EXTRACT TO READ:
● ● ● ● ●

Zen and the Art of Coaching Basketball

A Review

Our daughter Molly, a gifted athlete, was the author of one of my favorite stories as a parent. She was playing basketball on a team coached by a man who screamed at both his players and the referees. At one of her games, in the middle of the second quarter, her coach erupted in anger, running onto the court to berate the referee. Molly had had enough. She ran after him, grabbed his arm, yanked him back to the team bench, and told him in no uncertain terms: “If you do that again, I’m quitting the team.” Amazingly, the coach behaved himself for the rest of the season.

The sad thing is that Molly never played basketball again. The coach had ruined it for her. She was tired of being put down and yelled at. She needed a coach like Ben Guest.

Zen and the Art of Coaching Basketball is a memoir of Guest’s brief but highly successful career as a basketball coach. Guest became fascinated with the game when his Dad set up a basketball hoop on their driveway for his younger sister who had become a member of her first team. This opportunity led Guest to both take up the game and study it, a passion that continued throughout high school and college.

● ● ● ● ●

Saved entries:
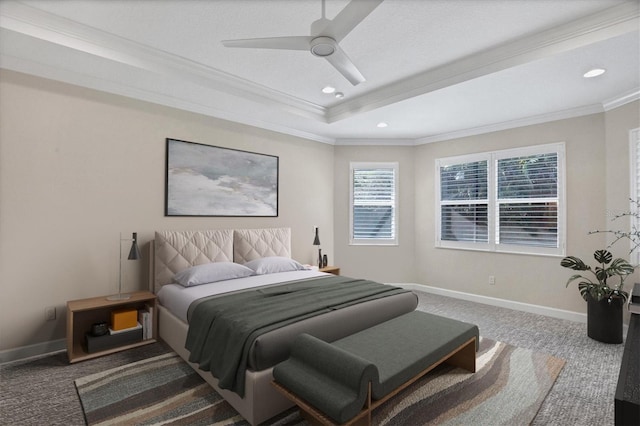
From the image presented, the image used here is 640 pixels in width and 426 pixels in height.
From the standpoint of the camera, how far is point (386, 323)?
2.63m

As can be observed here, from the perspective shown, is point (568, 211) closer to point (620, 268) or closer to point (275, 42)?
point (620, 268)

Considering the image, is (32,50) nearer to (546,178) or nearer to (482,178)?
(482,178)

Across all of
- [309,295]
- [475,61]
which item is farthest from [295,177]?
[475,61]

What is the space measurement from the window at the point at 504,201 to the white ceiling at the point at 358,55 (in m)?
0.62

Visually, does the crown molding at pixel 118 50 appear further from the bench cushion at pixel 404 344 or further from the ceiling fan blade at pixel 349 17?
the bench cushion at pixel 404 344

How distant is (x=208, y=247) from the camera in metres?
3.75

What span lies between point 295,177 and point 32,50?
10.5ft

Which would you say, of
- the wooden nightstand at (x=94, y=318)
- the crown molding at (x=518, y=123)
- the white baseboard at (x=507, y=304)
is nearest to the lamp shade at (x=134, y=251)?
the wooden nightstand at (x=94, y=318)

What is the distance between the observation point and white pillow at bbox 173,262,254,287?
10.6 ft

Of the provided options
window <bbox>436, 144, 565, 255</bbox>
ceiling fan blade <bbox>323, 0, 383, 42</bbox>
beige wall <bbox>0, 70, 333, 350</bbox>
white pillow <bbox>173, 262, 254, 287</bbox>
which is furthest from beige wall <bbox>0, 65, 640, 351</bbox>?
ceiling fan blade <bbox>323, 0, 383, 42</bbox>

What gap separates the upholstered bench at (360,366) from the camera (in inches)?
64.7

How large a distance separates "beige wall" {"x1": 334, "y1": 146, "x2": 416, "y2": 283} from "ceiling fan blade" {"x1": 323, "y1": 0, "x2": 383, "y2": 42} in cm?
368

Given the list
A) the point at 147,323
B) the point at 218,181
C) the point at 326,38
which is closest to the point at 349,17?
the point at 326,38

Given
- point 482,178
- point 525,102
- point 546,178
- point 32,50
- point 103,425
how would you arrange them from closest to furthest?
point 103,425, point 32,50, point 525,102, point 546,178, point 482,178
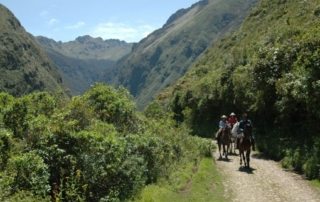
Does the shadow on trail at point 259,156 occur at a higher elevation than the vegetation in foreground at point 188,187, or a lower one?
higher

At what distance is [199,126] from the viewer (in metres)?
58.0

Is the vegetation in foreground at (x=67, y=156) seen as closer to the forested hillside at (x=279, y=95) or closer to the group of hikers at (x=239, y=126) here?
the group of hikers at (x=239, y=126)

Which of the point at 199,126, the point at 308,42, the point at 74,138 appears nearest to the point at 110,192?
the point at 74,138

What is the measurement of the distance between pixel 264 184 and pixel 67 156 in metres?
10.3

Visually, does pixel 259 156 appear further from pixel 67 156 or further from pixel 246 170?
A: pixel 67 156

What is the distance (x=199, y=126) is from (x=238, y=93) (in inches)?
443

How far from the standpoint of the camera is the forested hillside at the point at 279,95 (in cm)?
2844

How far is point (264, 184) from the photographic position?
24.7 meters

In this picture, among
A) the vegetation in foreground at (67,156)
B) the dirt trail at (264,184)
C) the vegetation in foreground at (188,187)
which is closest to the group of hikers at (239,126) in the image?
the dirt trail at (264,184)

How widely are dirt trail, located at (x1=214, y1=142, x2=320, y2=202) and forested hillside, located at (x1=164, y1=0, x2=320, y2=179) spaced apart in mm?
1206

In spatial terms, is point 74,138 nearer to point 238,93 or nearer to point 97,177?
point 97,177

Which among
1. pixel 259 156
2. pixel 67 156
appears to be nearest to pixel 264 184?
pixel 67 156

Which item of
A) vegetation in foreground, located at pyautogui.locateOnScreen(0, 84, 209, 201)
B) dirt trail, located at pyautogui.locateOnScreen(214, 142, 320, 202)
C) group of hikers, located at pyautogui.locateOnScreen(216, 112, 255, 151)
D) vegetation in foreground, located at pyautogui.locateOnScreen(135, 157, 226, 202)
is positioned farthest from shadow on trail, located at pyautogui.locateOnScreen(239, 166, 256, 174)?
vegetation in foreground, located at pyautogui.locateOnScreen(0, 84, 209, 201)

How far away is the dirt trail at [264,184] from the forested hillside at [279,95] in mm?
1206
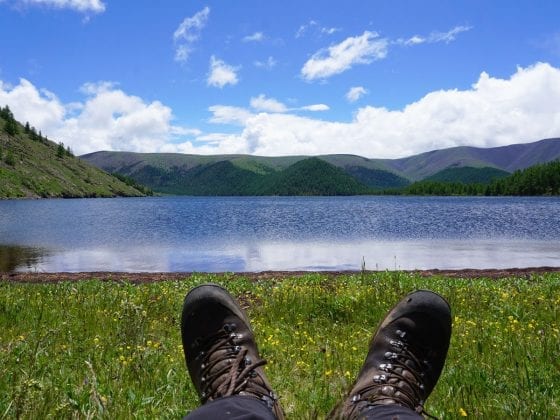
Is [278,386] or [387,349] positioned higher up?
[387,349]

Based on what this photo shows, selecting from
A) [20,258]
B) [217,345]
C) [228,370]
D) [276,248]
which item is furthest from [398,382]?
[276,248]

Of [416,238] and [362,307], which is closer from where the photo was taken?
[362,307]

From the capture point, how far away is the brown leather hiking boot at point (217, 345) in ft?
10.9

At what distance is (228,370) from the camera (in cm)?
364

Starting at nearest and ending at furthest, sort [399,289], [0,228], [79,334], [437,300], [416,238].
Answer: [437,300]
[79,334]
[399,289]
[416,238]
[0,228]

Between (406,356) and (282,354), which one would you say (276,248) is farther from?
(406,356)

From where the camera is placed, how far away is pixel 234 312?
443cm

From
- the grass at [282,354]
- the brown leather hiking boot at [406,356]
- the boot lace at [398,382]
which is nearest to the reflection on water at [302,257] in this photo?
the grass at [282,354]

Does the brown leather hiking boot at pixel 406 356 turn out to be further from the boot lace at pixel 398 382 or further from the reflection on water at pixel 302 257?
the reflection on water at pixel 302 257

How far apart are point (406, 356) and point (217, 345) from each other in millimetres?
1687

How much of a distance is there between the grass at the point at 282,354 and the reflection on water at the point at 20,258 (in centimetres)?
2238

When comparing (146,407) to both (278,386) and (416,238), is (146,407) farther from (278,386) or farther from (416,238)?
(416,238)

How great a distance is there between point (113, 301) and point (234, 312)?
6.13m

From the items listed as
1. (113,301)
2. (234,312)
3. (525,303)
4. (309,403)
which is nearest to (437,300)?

● ● ● ● ●

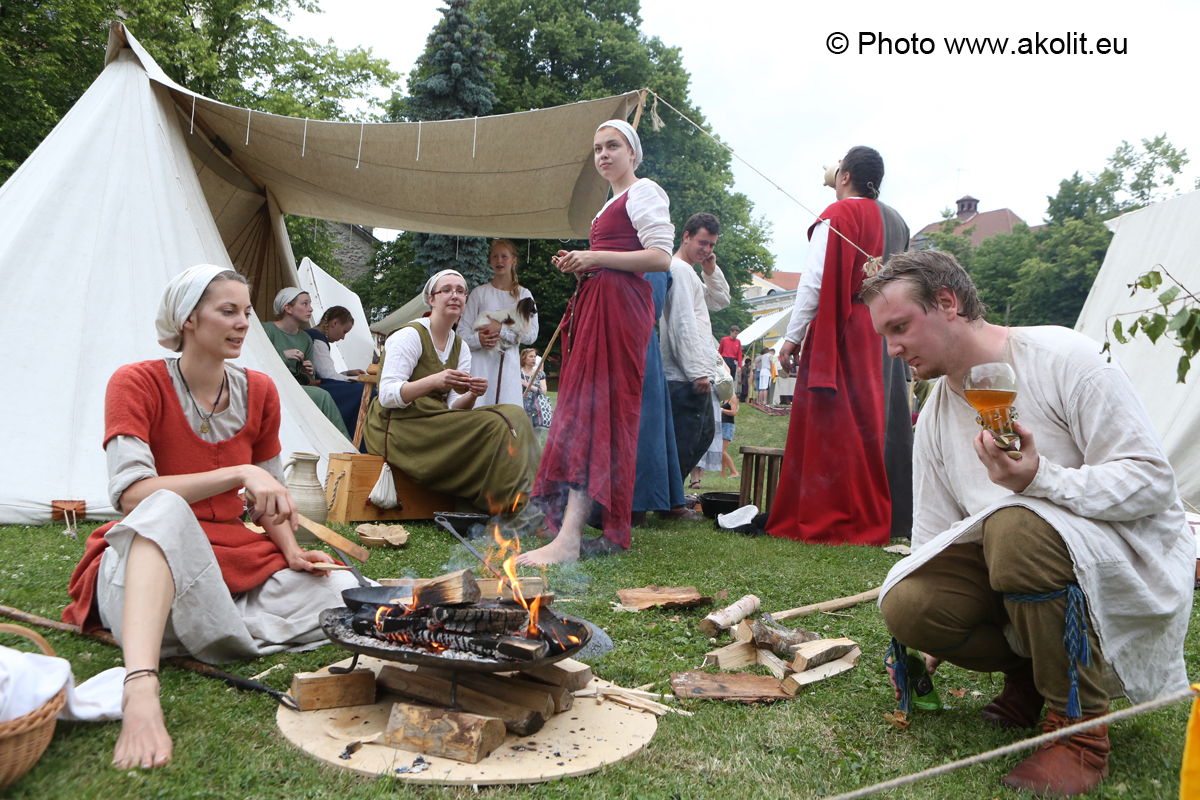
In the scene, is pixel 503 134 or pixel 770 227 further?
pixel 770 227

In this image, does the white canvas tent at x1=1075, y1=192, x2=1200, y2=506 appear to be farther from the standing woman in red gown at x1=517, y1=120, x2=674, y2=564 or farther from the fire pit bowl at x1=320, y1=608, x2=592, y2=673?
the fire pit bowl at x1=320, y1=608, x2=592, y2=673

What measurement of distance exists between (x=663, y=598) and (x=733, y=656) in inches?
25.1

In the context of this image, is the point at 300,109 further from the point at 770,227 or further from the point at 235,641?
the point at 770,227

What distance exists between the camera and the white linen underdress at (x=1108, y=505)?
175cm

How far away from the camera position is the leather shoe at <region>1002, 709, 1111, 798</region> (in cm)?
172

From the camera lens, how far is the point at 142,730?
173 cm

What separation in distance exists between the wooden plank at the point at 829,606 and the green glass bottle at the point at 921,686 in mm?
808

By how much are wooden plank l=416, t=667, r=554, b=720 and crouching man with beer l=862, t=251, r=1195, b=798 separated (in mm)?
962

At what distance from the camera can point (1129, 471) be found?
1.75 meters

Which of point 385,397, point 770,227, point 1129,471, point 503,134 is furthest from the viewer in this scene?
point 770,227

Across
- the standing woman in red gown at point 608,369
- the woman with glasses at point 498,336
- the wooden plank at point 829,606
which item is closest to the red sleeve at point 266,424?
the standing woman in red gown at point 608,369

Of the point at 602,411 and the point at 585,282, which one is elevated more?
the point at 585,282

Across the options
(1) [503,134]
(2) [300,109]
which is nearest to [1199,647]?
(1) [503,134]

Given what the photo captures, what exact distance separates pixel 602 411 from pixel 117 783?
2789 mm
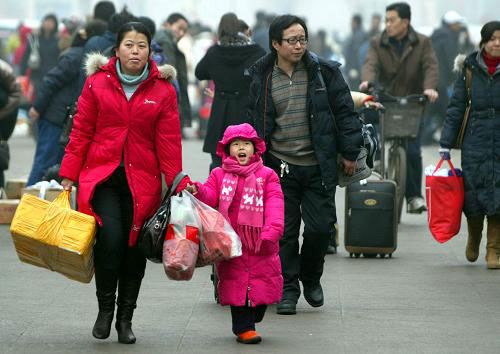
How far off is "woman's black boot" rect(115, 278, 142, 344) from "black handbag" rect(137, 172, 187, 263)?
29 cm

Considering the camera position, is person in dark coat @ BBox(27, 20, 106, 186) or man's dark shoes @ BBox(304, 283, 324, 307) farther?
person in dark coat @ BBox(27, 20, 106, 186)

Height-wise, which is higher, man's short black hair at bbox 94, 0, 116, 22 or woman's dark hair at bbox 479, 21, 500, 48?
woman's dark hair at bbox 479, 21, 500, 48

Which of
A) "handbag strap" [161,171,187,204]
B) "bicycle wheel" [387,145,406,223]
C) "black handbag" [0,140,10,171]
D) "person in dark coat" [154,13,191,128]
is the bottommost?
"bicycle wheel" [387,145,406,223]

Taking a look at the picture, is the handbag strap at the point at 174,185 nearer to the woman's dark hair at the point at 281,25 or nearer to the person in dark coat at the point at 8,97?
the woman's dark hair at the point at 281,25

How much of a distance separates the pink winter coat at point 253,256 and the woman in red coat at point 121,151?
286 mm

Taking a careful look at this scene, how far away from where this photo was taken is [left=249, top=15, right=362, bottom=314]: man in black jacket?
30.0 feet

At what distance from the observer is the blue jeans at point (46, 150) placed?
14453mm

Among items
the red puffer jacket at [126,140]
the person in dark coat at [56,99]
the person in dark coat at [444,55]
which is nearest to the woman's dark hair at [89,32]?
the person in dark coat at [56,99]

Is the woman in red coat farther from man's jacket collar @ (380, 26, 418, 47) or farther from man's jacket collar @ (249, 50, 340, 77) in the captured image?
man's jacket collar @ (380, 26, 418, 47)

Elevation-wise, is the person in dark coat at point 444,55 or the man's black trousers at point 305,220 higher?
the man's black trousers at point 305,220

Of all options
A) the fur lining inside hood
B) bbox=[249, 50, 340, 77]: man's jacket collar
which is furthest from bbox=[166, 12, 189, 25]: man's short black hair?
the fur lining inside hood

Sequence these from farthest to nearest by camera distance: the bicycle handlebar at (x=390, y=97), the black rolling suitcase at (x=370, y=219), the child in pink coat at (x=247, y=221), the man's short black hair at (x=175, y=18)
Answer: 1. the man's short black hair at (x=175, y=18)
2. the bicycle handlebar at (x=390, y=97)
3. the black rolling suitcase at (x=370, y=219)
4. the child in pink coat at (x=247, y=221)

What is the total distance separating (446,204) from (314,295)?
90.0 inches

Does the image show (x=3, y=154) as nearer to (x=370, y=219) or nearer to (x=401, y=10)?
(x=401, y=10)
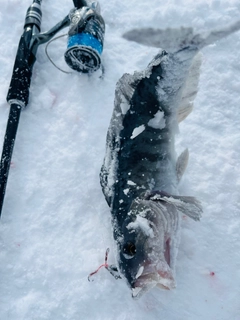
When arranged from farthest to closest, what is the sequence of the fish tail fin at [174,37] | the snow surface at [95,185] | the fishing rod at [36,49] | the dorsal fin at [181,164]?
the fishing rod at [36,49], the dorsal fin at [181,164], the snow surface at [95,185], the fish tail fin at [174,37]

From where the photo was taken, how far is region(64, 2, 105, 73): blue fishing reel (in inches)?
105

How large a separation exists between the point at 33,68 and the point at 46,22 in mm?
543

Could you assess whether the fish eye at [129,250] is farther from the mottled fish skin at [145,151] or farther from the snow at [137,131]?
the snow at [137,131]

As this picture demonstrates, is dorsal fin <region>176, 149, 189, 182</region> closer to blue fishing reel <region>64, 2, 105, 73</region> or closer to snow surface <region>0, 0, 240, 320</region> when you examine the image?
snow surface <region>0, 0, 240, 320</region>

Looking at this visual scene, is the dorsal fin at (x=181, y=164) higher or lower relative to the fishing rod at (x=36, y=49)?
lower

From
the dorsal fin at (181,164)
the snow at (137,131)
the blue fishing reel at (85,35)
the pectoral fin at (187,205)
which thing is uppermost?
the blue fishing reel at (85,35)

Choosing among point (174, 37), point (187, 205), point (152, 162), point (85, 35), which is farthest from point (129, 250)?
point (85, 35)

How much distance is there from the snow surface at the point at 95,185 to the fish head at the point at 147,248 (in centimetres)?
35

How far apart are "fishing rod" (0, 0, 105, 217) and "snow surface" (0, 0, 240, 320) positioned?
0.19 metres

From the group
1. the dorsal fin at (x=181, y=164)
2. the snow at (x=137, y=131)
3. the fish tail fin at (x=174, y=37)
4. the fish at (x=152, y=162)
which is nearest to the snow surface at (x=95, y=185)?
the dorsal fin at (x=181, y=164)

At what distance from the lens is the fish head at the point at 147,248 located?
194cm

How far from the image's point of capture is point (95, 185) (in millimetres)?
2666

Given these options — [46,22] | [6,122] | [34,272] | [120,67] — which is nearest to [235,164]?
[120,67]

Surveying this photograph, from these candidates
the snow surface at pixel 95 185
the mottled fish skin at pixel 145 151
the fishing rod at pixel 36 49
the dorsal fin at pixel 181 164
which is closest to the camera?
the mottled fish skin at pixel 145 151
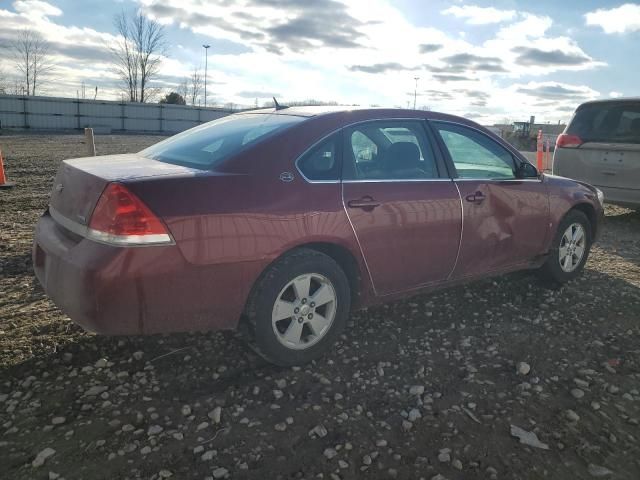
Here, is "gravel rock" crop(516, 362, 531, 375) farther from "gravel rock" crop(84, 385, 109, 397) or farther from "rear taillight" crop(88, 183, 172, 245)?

● ● ● ● ●

EXERCISE SET:
**A)** Shorten the paragraph of the memoir review that begins "Zen and the Art of Coaching Basketball is a memoir" into a bulleted list that keeps its main facts.
**B)** In the memoir review, list each thing Molly did after her coach ran onto the court to berate the referee.
**C)** Continue the review of the basketball coaching memoir from its last sentence.

SOLVED PROBLEMS:
**A)**
- The book is a memoir of Ben Guest's brief but highly successful career as a basketball coach.
- Guest became fascinated with basketball when his Dad set up a hoop on their driveway for his younger sister, who had joined her first team.
- This led Guest to take up the game and study it.
- His passion continued through high school and college.

**B)**
- She ran after him.
- She grabbed his arm.
- She yanked him back to the team bench.
- She told him, "If you do that again, I'm quitting the team."

**C)**
In 2000 he joined the Mississippi Teacher Corps. He taught English at Simmons High School in Hollandale Mississippi where he became the assistant basketball coach. His mentor, the head coach, motivated his players by yelling, cursing, and embarrassing them. Following that first season, Guest attended two coaching clinics to hone his skills led by well-known Division 1 college coaches where the same tactics were employed. It is, therefore, not surprising that when he landed a head coaching job the next year he ran the team using those tactics. The team finished a disappointing ten and thirteen.

Guest left teaching at the end of that year to pursue a PhD in education. After completing his degree, he worked as an educational consultant in Atlanta. One morning in 2012, walking to his favorite breakfast spot, he saw a sign for an introductory meditation class. He took the class, and it changed his life. The practice of meditation taught him ego control, to stay in the present moment, and to accept what is. It put him in a place where he felt connected to all people, a place of empathy and compassion.

To go back a little, Guest had been a Peace Corps volunteer in Namibia in 1997. Sitting alone in his apartment in Amherst Massachusetts in the spring of 2013, he remembered his Namibian experience with great fondness. The result: he returned to Namibia that fall to teach in a private, international high school. He began coaching basketball again at a public high school in the capital city of Windhoek. A year later, with no outside financing, he established a team for the Khomas Basketball Association, Namibia’s professional basketball league.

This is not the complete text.